• **YOUR ASSIGNMENT**
All lines of the following material must be written out exactly as they appear.

• **DATA TO USE**
########################################

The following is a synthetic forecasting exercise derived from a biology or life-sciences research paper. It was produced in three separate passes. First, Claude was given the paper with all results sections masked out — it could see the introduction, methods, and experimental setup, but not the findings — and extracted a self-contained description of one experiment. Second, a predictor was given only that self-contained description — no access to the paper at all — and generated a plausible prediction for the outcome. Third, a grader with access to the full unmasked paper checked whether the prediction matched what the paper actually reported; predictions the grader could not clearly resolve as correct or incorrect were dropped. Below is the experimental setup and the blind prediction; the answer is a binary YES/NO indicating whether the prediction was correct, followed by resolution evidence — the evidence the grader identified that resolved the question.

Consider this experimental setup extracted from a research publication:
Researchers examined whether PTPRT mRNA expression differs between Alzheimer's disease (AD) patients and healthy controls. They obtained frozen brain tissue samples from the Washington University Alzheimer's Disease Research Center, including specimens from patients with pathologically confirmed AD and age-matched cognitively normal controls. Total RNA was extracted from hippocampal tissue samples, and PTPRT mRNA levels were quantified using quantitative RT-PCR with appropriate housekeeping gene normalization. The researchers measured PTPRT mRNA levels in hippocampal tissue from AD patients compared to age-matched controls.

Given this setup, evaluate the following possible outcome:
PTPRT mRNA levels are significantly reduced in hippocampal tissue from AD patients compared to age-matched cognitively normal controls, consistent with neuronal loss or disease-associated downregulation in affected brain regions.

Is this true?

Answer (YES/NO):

########################################

• **WRITTEN SOLUTION**
The following is a synthetic forecasting exercise derived from a biology or life-sciences research paper. It was produced in three separate passes. First, Claude was given the paper with all results sections masked out — it could see the introduction, methods, and experimental setup, but not the findings — and extracted a self-contained description of one experiment. Second, a predictor was given only that self-contained description — no access to the paper at all — and generated a plausible prediction for the outcome. Third, a grader with access to the full unmasked paper checked whether the prediction matched what the paper actually reported; predictions the grader could not clearly resolve as correct or incorrect were dropped. Below is the experimental setup and the blind prediction; the answer is a binary YES/NO indicating whether the prediction was correct, followed by resolution evidence — the evidence the grader identified that resolved the question.

Consider this experimental setup extracted from a research publication:
Researchers examined whether PTPRT mRNA expression differs between Alzheimer's disease (AD) patients and healthy controls. They obtained frozen brain tissue samples from the Washington University Alzheimer's Disease Research Center, including specimens from patients with pathologically confirmed AD and age-matched cognitively normal controls. Total RNA was extracted from hippocampal tissue samples, and PTPRT mRNA levels were quantified using quantitative RT-PCR with appropriate housekeeping gene normalization. The researchers measured PTPRT mRNA levels in hippocampal tissue from AD patients compared to age-matched controls.

Given this setup, evaluate the following possible outcome:
PTPRT mRNA levels are significantly reduced in hippocampal tissue from AD patients compared to age-matched cognitively normal controls, consistent with neuronal loss or disease-associated downregulation in affected brain regions.

Is this true?

Answer (YES/NO):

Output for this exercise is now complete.